(Don’t) talk dirty to me

A 2005 video of Donald Trump making lewd and aggressive comments regarding women surfaced on Friday, October 7. In response to the video Trump released a statement calling the comments “locker room banter.” Two days later in the Presidential debate Trump would refer to his comments as “locker room talk” on three occasions.

The unwritten rule of locker room talk is that it stays in the locker room. Traditionally, though, this is in regards to the inner workings and drama of the team. Conflict amongst teammates, coaching staff and management is meant to stay in-house and out of the public eye.

Pierce College Athletic Director Bob Lofrano has been around sports most of his life, both playing and coaching baseball at Pierce. Lofrano sees Trump’s categorization of his comments as locker room talk as “a slap in the face to athletes all over the world.”

“Athletes are the ones in locker rooms, that’s their home away from home,” Lofrano said. “That’s pretty tough language to hear and then say that’s just locker room talk. I haven’t been in a locker room where I heard talk like that.

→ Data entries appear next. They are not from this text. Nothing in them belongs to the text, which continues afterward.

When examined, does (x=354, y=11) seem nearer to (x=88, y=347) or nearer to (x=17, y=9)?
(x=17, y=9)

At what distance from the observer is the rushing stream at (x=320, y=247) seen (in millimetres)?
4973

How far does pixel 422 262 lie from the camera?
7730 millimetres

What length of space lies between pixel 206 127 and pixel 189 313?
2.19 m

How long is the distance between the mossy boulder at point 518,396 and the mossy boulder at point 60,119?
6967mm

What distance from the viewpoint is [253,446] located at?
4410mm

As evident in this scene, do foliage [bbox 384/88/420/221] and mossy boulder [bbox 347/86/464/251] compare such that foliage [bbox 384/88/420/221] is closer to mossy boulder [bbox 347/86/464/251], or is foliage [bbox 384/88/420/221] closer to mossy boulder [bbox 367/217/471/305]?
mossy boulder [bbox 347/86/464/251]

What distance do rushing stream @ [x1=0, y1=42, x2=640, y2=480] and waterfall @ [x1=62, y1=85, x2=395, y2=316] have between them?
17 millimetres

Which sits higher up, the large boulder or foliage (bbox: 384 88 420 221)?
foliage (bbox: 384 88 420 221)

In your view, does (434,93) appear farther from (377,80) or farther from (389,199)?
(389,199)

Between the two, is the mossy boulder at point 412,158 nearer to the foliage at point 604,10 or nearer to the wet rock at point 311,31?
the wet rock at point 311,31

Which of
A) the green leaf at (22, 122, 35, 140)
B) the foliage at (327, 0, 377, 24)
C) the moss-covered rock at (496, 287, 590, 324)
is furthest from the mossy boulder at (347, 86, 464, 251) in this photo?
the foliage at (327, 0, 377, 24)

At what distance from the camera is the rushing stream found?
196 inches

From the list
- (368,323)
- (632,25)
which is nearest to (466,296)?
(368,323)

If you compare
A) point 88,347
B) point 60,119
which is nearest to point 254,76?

Not to say it doesn’t happen, but on a personal level I don’t think it’s something that’s in locker rooms. Every [male] athlete usually has a girlfriend, a wife, sister, mother.”

Men’s basketball coach Charles White agrees with Lofrano in regards to not hearing talk like that.

“I don’t know what kind of locker room talk Trump was talking about,” White said. “In our locker room we talk about basketball. We talk history. Kobe Bryant, Dr. J., sports icons, that’s what we talk about. Every once in awhile we might throw some girls in there, but its sports mostly.”

The negative connotation around locker room talk generally resides in the male locker room. Women’s soccer coach Adolfo Perez sees the difference in the style of talk in the women’s locker room.

“Their talk is a lot different,” Perez said. “What’s going on, social media, the newest trends. That’s their locker room talk.”